Documenting a Model

We can write the documentation and examples for our new model within the model docstring. We should always include at least two examples so that others will know how to use our model! We shoot for at least one command line example, and one Python example. We can put the examples in restructured text format within the class’s docstring.

This tutorial is meant to go after the Packaging a Model tutorial.

It’s okay if you skipped to here though you can get up to speed by running the following commands. These commands create the model package containing starter code, change directory into the package, install the package, and run the setuptools egg_info hook to register the model with the entry_points system.

$ dffml service dev create model dffml-model-myslr
$ cd dffml-model-myslr
$ python -m pip install -e .[dev]
$ python setup.py egg_info

Python docstrings

A docstring in Python is a comment immediately following a class or function definition. Python will print out an object’s docstring if the object is passed to the help() function.

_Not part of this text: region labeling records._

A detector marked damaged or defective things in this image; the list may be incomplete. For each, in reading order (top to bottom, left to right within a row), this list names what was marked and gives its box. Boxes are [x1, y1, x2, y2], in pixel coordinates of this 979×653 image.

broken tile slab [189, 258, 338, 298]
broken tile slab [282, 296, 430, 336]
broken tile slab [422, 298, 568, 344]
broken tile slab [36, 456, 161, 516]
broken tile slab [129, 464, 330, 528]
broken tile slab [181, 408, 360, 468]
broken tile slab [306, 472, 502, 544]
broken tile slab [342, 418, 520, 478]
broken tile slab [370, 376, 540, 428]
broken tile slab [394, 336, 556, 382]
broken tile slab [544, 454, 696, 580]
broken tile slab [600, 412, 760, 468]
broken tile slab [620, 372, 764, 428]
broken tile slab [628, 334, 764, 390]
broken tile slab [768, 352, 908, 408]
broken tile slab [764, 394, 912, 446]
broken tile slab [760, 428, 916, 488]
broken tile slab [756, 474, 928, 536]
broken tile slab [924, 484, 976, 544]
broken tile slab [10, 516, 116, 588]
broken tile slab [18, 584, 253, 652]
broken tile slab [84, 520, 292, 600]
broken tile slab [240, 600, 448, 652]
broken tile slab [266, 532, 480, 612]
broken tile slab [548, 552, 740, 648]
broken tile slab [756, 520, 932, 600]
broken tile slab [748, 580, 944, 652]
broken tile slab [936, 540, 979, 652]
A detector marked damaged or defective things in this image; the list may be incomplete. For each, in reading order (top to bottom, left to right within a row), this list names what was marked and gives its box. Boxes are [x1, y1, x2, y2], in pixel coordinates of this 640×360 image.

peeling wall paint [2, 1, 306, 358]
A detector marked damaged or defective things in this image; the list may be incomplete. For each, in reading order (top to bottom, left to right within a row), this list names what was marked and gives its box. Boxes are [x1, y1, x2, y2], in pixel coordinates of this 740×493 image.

$ python -c 'from dffml_model_myslr.myslr import MySLRModel; help(MySLRModel)'
Help on class MySLRModel in module dffml_model_myslr.myslr:

class MySLRModel(dffml.model.model.SimpleModel)
 |  MySLRModel(config: 'BaseConfig') -> None
 |
 |  Example Logistic Regression training one variable to predict another.
 |

The docstring goes right after our class definition. We prefix the block comment """ with the character r which means that the block comment will be treated as a “raw literal”. For more information on raw literals see https://docs.python.org/3/reference/lexical_analysis.html#string-and-bytes-literals. In our case it essentially means that when we have a backslash it will be treated as a backslash and not an escape character.

dffml_model_myslr/myslr.py

65@entrypoint("myslr")
66class MySLRModel(SimpleModel):
67    r"""

Quick rST background

When you see something with .. `` and ``:: at the end that’s called a “directive”. For example you’ll see code-block and literalinclude which are directives. Each string that follows :: after a directive is known as an “argument”. On the lines immediately following a directive you may see one or more of what’s called an “option”. These are strings with : on either end.

consoletest

We’ll be using the consoletest Sphinx extension which adds extra options to directives. Some options that you’ll see are :test: and :filepath:. The full documentation for the consoletest Sphinx extension can be found here: consoletest Sphinx extension.

The consoletest Sphinx extension will be used for Testing Examples. As we write our documentation we’ll keep in mind the functionality that consoletest provides. The goal is to write documentation that a user would be able to copy paste file data and commands from. The consoletest plugin will help us simulate the actions of the user. Allowing us to write the same files and run the same commands we’re asking the developer to. Just as the developer will, the consoletest plugin will start every test by creating an empty directory in which to do run it’s test. Our documentation is telling the developer what files to create within that directory and what commands to run.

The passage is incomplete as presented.